The first air route along the coast of western Norway between Bergen and Tromsø started June 7, 1935 using seaplanes with three weekly departures and stop overs in Ålesund, Molde, Kristiansund, Trondheim, Brønnøysund, Sandnessjøen, Bodø, Narvik and Harstad. Det Norske Luftfartsselskap (DNL) had exclusive rights for the route and initially flew it using a Junkers W 34 with floats called "Ternen". It soon became clear that the W 34 was too small and Summer 1936 DNL upgraded to a larger Junkers Ju 52 with floats. All flights were put on hold in 1940 during the Occupation of Norway by Nazi Germany. After the war DNL restarted the coastal route using the same equipment. Widerøe later took over the local coastal routes.

Since the float planes could only be operated during daylight and in good weather, a more stable air transport solution was deemed necessary as the volume of traffic steadily grew. The nearest airport was in Bodø, 5-6 hours drive with a ferry. To try out a new concept of regional airports, four towns along the Helgeland coast got airports in 1968 (Sandnessjøen, Namsos, Brønnøysund and Mo i Rana). July 1, 1968 Widerøe, having exclusive rights, started the Helgeland route with stop overs at all four towns between Trondheim and Bodø. The route was originally flown using Twin Otters.

In 2014 the runway was extended from 1086 to 1409 metres ("Takeoff Run Available" from 931 to 1199).

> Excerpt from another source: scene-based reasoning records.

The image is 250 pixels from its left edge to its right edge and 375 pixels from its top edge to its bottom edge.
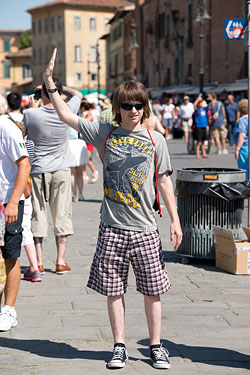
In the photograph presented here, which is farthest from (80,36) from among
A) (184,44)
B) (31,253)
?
(31,253)

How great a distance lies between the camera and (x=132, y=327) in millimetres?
5613

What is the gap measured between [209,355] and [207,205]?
3.05 metres

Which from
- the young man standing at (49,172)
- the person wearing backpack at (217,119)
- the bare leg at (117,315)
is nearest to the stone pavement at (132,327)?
the bare leg at (117,315)

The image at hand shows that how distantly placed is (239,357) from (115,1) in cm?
10905

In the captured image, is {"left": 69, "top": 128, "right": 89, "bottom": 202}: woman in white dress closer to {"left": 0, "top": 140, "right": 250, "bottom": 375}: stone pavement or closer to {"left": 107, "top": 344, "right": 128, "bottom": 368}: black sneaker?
{"left": 0, "top": 140, "right": 250, "bottom": 375}: stone pavement

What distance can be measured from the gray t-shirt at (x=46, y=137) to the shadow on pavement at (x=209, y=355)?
2741mm

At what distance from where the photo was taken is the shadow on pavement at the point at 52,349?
16.1 ft

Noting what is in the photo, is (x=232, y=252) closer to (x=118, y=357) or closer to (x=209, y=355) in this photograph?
(x=209, y=355)

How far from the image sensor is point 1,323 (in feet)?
18.2

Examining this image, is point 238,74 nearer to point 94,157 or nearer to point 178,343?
point 94,157

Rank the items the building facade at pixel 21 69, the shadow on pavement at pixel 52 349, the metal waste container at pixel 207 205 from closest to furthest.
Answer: the shadow on pavement at pixel 52 349 < the metal waste container at pixel 207 205 < the building facade at pixel 21 69

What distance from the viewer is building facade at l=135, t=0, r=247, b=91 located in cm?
4634

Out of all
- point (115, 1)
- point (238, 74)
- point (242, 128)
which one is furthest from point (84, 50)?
point (242, 128)

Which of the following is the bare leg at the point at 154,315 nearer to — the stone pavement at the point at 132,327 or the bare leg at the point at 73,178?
the stone pavement at the point at 132,327
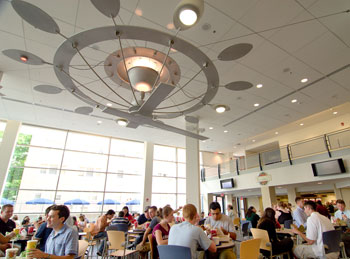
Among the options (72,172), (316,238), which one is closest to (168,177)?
(72,172)

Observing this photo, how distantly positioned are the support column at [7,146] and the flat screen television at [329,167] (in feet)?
44.1

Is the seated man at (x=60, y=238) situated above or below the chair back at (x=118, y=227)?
above

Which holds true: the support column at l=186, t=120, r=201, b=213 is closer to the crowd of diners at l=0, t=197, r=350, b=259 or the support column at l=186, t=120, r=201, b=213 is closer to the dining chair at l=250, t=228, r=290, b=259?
the crowd of diners at l=0, t=197, r=350, b=259

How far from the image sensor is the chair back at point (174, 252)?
7.35ft

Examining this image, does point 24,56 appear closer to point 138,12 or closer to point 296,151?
point 138,12

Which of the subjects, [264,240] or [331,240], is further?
[264,240]

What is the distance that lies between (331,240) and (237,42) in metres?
4.20

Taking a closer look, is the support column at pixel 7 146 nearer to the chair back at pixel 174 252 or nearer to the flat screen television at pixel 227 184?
the chair back at pixel 174 252

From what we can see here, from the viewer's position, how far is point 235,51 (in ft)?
11.5

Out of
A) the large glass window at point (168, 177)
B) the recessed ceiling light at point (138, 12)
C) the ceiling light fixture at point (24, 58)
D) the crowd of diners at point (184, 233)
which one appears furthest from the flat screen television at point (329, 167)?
the ceiling light fixture at point (24, 58)

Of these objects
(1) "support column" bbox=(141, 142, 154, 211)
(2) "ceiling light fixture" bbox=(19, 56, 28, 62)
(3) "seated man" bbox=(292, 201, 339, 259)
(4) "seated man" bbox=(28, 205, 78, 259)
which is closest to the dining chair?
(3) "seated man" bbox=(292, 201, 339, 259)

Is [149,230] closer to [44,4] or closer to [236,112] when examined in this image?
[44,4]

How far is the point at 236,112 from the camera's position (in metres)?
8.70

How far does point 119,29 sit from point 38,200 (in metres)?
10.3
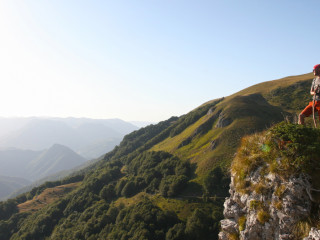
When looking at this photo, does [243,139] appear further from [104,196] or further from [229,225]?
[104,196]

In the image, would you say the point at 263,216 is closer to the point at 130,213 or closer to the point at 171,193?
the point at 171,193

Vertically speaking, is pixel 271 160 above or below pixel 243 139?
below

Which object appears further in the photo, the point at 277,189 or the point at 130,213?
the point at 130,213

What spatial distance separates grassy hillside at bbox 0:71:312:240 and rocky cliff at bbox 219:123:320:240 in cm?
4837

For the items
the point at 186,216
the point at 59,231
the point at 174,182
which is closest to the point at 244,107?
the point at 174,182

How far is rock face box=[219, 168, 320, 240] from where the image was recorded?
675 cm

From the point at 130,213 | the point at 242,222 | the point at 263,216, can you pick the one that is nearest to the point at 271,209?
the point at 263,216

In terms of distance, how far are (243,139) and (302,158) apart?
3.76 metres

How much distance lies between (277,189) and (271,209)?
0.83m

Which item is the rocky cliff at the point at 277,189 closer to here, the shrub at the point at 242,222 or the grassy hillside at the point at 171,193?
the shrub at the point at 242,222

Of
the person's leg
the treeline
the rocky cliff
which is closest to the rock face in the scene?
the rocky cliff

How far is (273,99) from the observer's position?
115125 mm

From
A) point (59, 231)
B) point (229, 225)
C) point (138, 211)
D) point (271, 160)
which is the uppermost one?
point (271, 160)

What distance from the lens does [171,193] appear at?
259 ft
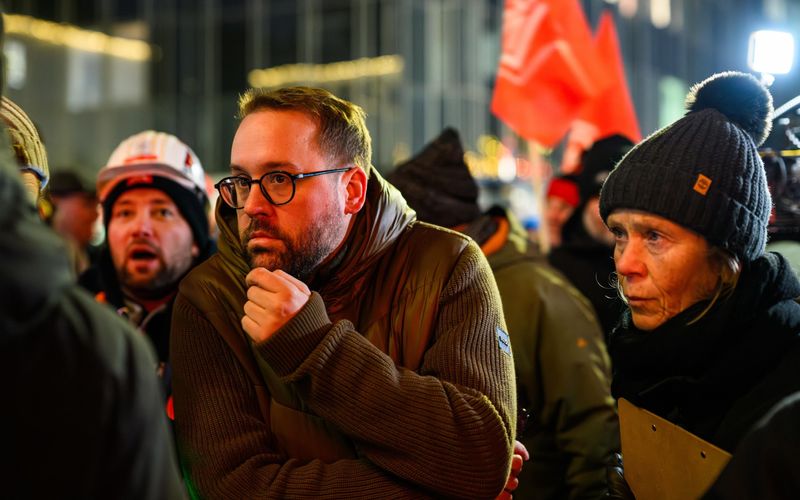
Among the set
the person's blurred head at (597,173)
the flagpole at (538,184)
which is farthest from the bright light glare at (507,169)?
the person's blurred head at (597,173)

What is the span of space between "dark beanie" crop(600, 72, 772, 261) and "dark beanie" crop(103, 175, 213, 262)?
230cm

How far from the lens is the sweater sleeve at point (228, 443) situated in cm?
237

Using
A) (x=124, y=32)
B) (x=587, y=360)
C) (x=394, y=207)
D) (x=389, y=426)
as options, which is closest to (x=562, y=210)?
(x=587, y=360)

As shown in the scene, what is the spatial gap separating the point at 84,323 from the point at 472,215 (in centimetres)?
338

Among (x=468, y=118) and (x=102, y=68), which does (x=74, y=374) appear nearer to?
(x=468, y=118)

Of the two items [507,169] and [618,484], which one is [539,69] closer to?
[618,484]

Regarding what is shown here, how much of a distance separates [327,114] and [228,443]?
1.05 meters

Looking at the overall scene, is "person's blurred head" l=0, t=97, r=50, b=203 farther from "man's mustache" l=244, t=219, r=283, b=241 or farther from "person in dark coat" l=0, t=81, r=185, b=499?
"person in dark coat" l=0, t=81, r=185, b=499

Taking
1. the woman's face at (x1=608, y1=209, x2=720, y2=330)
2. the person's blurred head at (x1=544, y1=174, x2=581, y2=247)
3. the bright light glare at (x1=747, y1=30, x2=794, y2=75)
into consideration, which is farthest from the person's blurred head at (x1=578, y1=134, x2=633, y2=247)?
the woman's face at (x1=608, y1=209, x2=720, y2=330)

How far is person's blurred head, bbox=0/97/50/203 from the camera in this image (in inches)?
99.9

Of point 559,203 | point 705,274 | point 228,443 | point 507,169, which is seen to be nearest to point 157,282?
point 228,443

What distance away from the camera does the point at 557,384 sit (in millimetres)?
3945

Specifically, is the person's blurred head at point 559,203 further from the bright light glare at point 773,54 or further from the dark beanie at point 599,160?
the bright light glare at point 773,54

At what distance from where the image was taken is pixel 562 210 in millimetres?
7715
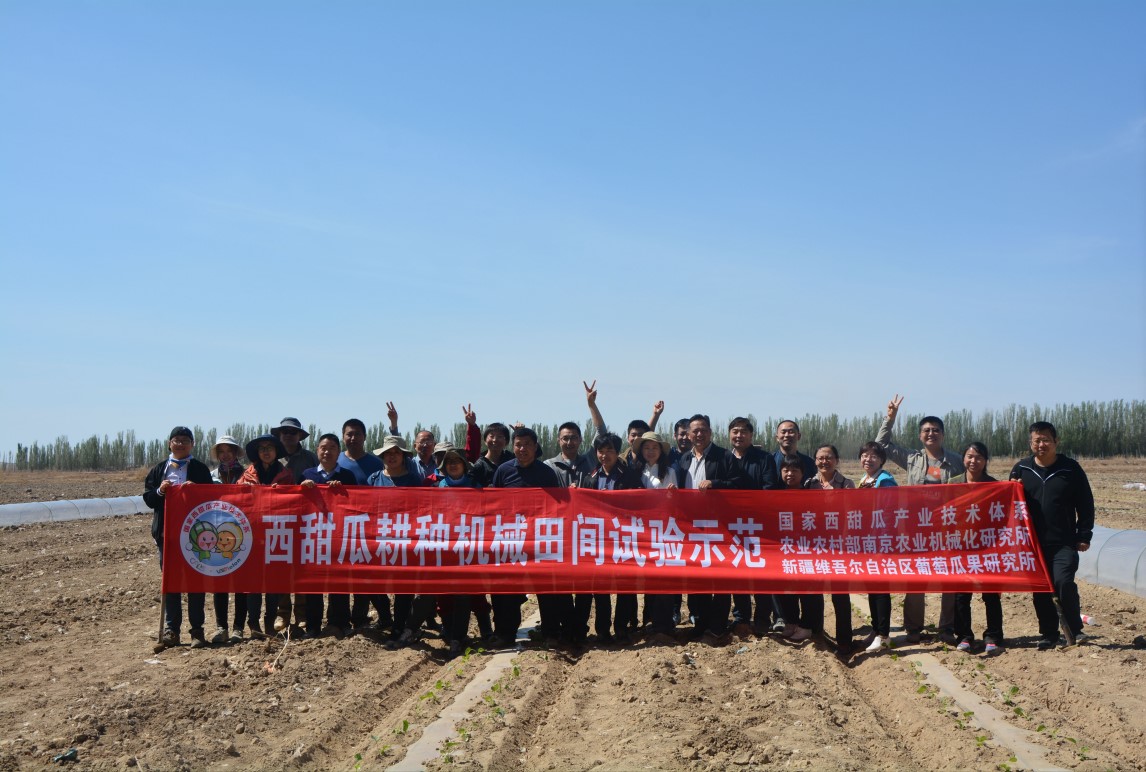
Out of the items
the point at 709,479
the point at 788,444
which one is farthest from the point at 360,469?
the point at 788,444

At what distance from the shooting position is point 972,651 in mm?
7695

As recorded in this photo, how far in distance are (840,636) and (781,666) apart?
122cm

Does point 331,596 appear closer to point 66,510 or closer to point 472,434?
point 472,434

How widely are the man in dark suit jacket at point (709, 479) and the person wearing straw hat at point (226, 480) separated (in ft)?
13.2

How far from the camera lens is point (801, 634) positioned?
8.02 meters

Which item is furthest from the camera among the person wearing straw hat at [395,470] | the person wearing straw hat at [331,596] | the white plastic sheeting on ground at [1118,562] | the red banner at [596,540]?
the white plastic sheeting on ground at [1118,562]

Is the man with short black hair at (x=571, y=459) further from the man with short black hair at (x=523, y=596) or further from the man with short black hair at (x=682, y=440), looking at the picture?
the man with short black hair at (x=682, y=440)

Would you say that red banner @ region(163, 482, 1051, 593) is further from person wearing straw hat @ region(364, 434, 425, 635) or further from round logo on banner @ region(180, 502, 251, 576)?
person wearing straw hat @ region(364, 434, 425, 635)

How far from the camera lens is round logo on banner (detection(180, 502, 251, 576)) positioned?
8.46 meters

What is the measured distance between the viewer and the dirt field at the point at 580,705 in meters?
5.34

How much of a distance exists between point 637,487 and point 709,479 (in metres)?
0.64

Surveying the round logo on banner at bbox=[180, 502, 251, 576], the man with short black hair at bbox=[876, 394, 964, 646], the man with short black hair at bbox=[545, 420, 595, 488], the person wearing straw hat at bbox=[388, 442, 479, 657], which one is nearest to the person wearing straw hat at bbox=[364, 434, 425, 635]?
the person wearing straw hat at bbox=[388, 442, 479, 657]

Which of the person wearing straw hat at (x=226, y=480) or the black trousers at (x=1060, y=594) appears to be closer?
the black trousers at (x=1060, y=594)

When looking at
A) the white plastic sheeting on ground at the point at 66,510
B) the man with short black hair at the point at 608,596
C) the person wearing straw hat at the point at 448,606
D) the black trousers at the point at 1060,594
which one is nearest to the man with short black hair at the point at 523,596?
the man with short black hair at the point at 608,596
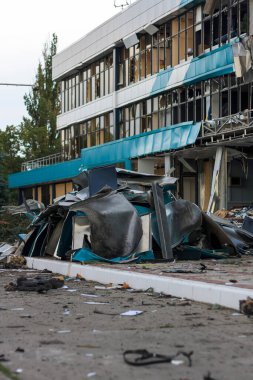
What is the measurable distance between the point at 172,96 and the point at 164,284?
28.8 m

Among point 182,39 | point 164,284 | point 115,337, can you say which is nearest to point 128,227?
point 164,284

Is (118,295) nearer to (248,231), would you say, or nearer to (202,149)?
(248,231)

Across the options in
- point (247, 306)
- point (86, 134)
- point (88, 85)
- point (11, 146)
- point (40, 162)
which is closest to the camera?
point (247, 306)

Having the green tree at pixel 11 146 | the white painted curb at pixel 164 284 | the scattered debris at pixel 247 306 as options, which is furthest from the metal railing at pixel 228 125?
the green tree at pixel 11 146

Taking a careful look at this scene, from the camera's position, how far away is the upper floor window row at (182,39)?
102 feet

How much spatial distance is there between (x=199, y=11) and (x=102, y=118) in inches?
581

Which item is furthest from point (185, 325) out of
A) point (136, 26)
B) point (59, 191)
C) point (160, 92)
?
point (59, 191)

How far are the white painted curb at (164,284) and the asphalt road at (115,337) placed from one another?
0.17m

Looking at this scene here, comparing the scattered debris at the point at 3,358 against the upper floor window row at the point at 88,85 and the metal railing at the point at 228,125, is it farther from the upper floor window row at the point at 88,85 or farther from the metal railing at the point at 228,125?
the upper floor window row at the point at 88,85

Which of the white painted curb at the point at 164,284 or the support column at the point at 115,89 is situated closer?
the white painted curb at the point at 164,284

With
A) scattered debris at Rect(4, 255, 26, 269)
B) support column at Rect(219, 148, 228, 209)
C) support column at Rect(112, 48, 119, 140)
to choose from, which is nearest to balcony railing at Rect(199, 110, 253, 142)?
support column at Rect(219, 148, 228, 209)

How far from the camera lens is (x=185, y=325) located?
21.5 ft

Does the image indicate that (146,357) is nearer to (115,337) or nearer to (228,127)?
(115,337)

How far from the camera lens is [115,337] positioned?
5957 millimetres
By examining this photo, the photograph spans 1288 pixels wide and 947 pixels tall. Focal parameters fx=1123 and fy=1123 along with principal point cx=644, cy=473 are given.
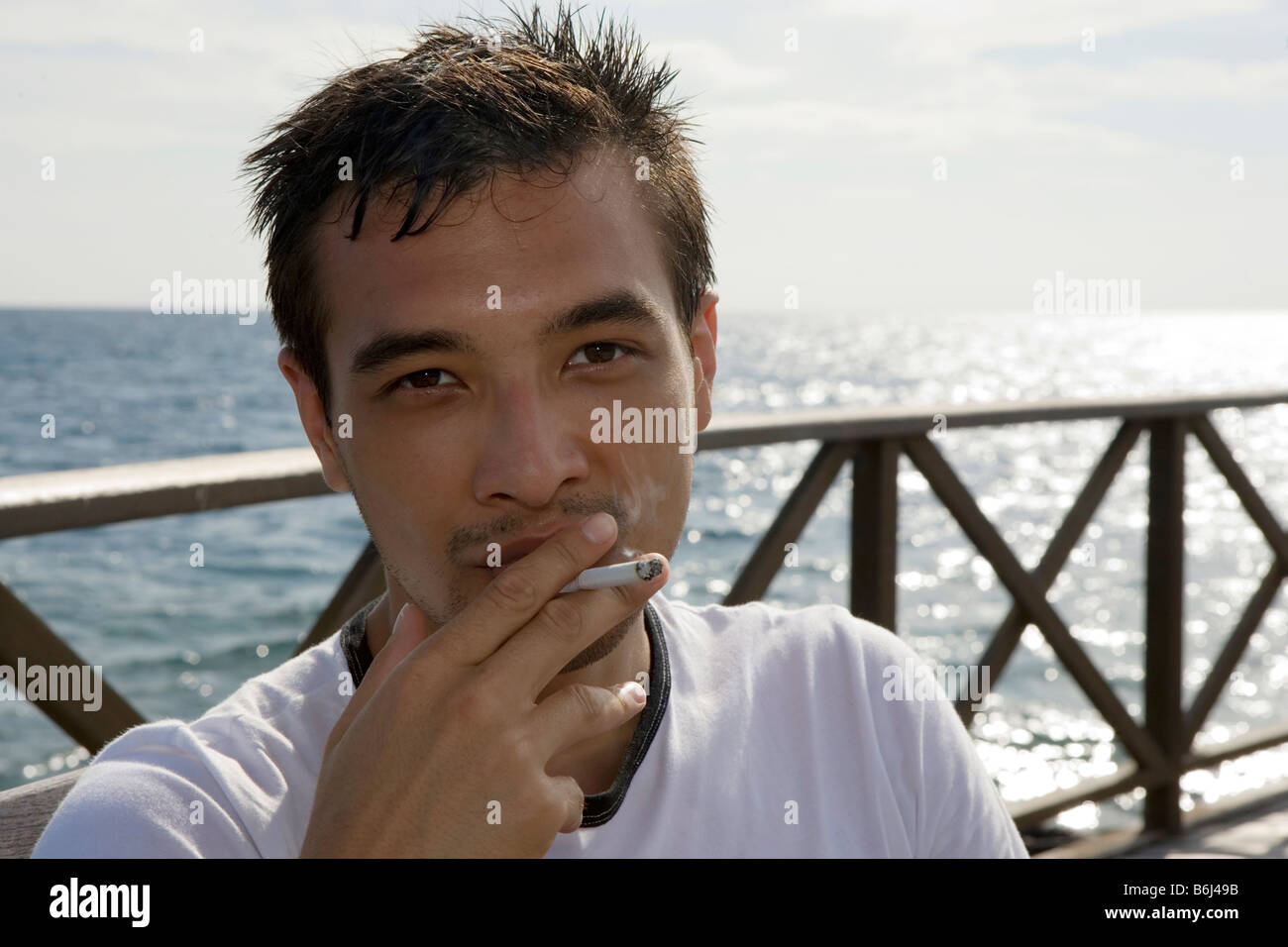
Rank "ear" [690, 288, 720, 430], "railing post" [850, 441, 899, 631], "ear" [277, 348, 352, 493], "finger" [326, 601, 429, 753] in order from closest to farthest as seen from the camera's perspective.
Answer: "finger" [326, 601, 429, 753], "ear" [277, 348, 352, 493], "ear" [690, 288, 720, 430], "railing post" [850, 441, 899, 631]

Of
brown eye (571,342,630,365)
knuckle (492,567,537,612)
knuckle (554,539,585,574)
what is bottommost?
knuckle (492,567,537,612)

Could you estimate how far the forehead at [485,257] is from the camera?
1.18 metres

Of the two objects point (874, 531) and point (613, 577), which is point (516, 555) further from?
point (874, 531)

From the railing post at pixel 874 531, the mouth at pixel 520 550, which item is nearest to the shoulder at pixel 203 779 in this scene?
the mouth at pixel 520 550

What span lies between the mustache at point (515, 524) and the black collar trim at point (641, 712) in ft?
0.53

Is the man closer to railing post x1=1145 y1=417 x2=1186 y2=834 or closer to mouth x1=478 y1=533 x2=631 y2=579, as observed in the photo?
mouth x1=478 y1=533 x2=631 y2=579

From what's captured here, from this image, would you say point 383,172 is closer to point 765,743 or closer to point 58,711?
point 765,743

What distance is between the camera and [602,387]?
3.98ft

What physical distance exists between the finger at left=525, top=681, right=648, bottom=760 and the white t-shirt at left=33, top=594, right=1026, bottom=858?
0.18 metres

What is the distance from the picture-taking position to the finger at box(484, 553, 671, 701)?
0.97 m

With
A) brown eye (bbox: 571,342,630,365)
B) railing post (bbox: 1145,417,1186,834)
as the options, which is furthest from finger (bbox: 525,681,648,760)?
railing post (bbox: 1145,417,1186,834)

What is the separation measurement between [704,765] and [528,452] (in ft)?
1.34

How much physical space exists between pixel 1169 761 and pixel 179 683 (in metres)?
11.3
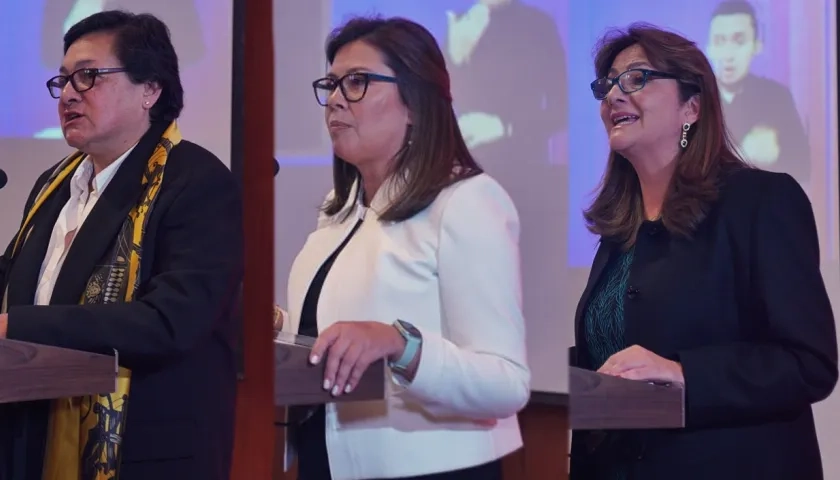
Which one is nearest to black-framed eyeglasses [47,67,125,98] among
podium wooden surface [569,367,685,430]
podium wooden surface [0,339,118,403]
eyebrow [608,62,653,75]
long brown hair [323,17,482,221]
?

==Accidents and incidents==
- On 15 September 2010, DHC-8-103B LN-WIF of Widerøes Flyveselskap was substantially damaged in a hard landing when the undercarriage collapsed. The aircraft was operating a domestic scheduled passenger flight from Bodø Airport.
- On 11 December 1970, Piper PA-32 Cherokee Six LN-BFG of Vikingfly crashed into the mountain of Stortind/Breitind in De syv søstre. The pilot and three passengers died. The aircraft was operating an ambulance flight.

==Statistics==

Annual passenger traffic
| Year | Passengers | % Change |
|---|---|---|
| 2025 | 90,814 | +18.4% |
| 2024 | 76,677 | +5.0% |
| 2023 | 73,026 | +5.1% |
| 2022 | 69,455 | +21.8% |
| 2021 | 57,046 | +11.8% |
| 2020 | 51,028 | -30.5% |
| 2019 | 73,391 | -0.6% |
| 2018 | 73,859 | -14.8% |
| 2017 | 86,676 | -14.3% |
| 2016 | 101,123 | -0.7% |
| 2015 | 102,215 |  |

==Ground transportation==
The airport is located approximately 20 km south of the town of Sandnessjøen. One bus serves the airport, although there is no scheduled route. The bus service is on demand, with the passenger pick-up possible at any location inside Sandnessjøen. Taxis are also available.